Publicado em 12 de junho de 2026
O cineasta Steven Spielberg voltou a colocar a relação entre fé, humanidade e o desconhecido no centro do debate público ao comentar seu novo longa de ficção científica, Disclosure Day — lançado no Brasil como “Dia D”. Segundo o diretor, o filme foi concebido para provocar reflexões profundas, inclusive entre pessoas religiosas, sobre como a descoberta de vida extraterrestre poderia impactar crenças tradicionais.
A trama acompanha uma meteorologista e um especialista em cibersegurança que descobrem evidências de que governos esconderam durante décadas informações sobre a existência de civilizações extraterrestres. A revelação desencadeia mudanças sociais, políticas e espirituais em escala global.
Durante entrevista ao programa CBS News Sunday Morning, Spielberg afirmou que uma das questões centrais da história é justamente o impacto espiritual que uma revelação dessa magnitude teria sobre a humanidade.

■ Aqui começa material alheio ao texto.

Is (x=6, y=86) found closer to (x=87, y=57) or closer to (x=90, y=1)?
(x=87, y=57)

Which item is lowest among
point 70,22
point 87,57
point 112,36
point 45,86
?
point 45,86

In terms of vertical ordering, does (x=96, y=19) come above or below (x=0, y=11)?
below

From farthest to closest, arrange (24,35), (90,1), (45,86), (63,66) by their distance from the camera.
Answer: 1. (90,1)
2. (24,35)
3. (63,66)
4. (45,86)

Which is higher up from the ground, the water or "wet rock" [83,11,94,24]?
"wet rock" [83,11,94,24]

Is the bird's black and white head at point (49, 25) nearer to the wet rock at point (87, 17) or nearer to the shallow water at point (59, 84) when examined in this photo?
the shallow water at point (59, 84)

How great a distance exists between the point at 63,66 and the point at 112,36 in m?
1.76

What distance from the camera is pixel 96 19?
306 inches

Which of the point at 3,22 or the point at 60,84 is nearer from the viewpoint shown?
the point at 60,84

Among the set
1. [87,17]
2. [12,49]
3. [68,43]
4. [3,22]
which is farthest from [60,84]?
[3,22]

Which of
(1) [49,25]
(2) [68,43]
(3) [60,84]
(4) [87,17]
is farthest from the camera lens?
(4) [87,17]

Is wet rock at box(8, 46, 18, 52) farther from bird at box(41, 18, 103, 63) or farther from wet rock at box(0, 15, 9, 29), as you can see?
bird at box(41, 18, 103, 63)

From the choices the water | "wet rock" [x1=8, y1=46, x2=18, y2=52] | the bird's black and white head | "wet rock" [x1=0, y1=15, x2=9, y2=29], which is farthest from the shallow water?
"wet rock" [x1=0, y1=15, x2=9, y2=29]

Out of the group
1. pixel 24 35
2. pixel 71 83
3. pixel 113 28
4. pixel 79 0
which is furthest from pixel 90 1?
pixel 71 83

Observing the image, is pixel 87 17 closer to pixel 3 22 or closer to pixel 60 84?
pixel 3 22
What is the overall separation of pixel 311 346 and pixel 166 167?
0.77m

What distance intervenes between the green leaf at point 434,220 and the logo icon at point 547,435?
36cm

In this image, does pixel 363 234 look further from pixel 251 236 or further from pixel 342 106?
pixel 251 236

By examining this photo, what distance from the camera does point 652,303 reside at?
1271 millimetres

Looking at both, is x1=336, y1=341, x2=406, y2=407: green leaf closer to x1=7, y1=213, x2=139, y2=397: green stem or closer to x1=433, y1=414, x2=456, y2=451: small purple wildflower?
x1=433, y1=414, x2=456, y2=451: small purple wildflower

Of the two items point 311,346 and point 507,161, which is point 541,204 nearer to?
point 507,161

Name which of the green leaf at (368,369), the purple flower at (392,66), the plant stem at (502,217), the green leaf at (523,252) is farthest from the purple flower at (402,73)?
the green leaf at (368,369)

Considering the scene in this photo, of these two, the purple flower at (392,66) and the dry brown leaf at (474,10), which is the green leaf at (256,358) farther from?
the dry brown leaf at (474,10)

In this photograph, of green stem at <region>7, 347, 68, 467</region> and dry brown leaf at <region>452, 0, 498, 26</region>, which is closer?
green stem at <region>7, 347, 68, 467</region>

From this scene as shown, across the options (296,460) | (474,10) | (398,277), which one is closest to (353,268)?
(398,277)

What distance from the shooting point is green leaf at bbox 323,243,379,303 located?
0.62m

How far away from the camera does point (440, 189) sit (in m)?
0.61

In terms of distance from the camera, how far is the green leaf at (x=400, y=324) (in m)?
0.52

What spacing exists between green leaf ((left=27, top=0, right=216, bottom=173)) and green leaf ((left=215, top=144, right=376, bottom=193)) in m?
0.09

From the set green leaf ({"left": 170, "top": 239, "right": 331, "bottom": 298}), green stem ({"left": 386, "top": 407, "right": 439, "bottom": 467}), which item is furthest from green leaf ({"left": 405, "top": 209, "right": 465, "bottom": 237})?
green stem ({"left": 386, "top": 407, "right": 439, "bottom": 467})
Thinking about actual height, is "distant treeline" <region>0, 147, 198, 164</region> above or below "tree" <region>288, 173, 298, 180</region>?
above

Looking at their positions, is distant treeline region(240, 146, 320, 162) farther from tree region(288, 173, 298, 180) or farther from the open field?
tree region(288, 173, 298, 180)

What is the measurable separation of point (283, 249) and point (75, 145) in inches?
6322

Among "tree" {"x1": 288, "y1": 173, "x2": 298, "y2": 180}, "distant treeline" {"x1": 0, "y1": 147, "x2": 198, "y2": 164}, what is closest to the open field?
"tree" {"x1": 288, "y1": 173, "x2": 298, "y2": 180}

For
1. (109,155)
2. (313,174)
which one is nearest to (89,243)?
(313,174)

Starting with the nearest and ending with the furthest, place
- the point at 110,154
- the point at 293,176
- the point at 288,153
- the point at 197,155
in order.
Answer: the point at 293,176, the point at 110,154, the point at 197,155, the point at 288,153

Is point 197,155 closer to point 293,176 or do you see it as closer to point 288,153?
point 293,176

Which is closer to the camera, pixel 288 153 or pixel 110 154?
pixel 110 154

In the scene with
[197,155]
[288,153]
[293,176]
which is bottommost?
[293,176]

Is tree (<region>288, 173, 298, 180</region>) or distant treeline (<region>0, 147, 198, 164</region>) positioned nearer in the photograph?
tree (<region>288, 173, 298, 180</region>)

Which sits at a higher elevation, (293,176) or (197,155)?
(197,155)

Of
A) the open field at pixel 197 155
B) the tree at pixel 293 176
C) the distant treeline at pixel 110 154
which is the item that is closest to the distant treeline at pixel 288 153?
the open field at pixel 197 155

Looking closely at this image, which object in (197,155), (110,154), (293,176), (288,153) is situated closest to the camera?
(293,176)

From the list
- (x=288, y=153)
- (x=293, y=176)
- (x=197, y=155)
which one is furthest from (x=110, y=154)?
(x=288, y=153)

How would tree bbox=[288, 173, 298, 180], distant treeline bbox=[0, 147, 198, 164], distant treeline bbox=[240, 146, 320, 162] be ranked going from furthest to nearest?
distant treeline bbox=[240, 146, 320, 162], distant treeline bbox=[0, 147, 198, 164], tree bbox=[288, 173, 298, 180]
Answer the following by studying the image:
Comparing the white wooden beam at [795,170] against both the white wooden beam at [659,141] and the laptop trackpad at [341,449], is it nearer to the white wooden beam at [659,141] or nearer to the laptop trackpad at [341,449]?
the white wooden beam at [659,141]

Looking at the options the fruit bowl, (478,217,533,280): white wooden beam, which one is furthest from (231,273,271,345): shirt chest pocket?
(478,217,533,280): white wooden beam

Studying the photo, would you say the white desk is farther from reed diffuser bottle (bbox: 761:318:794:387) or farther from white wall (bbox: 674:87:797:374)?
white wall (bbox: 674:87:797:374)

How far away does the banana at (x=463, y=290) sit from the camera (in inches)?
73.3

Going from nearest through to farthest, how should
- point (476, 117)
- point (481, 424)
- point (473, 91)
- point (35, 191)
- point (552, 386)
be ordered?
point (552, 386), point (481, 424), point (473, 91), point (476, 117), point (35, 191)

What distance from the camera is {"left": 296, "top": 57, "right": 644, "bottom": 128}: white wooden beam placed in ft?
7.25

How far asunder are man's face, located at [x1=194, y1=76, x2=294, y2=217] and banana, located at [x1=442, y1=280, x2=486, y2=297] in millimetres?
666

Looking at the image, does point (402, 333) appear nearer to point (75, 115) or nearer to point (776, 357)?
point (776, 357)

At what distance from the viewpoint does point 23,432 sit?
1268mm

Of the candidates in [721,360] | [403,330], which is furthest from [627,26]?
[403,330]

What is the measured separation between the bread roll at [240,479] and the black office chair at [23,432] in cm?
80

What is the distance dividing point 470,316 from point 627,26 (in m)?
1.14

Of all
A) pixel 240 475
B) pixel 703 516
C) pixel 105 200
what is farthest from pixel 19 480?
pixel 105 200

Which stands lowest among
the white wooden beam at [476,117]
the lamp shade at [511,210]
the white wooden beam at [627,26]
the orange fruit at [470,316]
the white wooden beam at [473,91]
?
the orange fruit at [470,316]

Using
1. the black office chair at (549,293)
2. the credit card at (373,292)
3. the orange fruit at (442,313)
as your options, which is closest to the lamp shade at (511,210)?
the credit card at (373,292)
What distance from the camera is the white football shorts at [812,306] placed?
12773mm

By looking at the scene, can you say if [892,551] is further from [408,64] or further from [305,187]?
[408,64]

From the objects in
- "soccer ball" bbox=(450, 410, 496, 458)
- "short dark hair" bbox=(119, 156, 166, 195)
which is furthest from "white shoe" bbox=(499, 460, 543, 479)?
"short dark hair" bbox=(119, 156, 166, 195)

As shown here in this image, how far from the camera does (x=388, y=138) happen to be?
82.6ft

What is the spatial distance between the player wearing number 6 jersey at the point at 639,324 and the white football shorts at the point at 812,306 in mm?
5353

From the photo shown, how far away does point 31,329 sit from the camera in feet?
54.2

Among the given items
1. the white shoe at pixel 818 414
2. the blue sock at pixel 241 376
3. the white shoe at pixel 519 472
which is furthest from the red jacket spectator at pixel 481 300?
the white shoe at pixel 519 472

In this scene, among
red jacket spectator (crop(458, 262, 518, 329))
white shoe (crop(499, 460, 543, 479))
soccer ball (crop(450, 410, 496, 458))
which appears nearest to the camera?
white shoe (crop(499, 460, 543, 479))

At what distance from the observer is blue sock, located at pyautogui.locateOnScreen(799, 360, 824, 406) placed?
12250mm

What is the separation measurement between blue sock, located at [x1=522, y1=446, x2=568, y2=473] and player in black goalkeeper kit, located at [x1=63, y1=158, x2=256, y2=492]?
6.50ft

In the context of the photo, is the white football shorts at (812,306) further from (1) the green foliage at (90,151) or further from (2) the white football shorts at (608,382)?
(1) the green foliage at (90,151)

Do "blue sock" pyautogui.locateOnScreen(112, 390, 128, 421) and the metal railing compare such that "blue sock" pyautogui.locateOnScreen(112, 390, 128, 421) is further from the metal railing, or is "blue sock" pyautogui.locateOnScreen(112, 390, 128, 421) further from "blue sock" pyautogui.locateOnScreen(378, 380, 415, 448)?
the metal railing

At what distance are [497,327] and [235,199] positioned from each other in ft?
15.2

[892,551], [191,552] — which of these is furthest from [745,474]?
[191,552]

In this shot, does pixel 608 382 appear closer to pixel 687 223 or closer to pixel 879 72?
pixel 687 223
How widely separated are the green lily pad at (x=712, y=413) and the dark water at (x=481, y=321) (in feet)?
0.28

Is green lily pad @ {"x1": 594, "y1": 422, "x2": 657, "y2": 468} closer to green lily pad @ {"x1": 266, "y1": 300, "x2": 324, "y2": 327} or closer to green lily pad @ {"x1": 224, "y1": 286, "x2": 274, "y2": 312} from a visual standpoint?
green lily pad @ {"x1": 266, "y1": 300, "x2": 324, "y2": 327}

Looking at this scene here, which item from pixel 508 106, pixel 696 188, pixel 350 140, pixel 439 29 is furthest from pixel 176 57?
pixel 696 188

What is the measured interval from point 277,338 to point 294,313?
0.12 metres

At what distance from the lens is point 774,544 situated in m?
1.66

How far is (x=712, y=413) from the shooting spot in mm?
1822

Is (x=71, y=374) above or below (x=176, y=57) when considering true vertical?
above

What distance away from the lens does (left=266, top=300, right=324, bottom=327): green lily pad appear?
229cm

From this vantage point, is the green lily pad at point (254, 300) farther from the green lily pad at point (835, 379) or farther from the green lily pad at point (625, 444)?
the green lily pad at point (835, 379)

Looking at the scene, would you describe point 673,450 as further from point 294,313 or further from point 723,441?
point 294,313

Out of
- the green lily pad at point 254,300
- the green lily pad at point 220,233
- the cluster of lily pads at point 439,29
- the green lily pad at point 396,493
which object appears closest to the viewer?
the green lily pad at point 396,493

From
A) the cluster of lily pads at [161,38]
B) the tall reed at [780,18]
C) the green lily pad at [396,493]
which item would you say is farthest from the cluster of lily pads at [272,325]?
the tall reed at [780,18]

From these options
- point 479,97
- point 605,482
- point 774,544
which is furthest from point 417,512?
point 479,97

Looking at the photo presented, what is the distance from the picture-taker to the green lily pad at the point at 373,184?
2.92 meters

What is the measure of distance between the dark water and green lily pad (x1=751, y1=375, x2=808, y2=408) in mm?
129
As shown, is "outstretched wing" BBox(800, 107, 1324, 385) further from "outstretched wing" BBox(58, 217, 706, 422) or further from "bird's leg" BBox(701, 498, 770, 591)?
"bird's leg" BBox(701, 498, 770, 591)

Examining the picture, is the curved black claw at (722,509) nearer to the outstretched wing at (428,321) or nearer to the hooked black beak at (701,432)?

“O que isso faz com as crenças fundamentais que muitos de nós temos? Deus está apenas neste planeta, ou Deus é um Deus para todo sistema onde há civilização, vida inteligente e até vida em desenvolvimento?”, declarou o diretor.
Segundo Spielberg, o longa não pretende atacar religiões, mas explorar como diferentes grupos reagiriam diante de uma mudança radical na compreensão da existência humana. Entre os personagens está uma ex-freira católica, incluída justamente para representar esse conflito entre fé e descoberta científica.
A declaração repercutiu rapidamente entre líderes e comentaristas cristãos. Parte deles argumentou que a existência de vida extraterrestre não contradiz necessariamente os princípios do cristianismo. Outros afirmaram que a Bíblia não apresenta evidências sobre seres inteligentes fora da Terra e defenderam interpretações espirituais para relatos envolvendo supostos contatos extraterrestres.
Nas redes sociais e em debates religiosos, surgiram também interpretações mais conservadoras que associam relatos de aparições alienígenas a manifestações espirituais malignas — posição que não representa consenso entre denominações cristãs e não possui respaldo científico estabelecido.
Spielberg tem uma longa trajetória explorando o tema da vida fora da Terra em obras como E.T. O Extraterrestre e Guerra dos Mundos, mas desta vez o diretor afirma que seu foco está menos no espetáculo e mais nas consequências humanas, filosóficas e religiosas diante do desconhecido.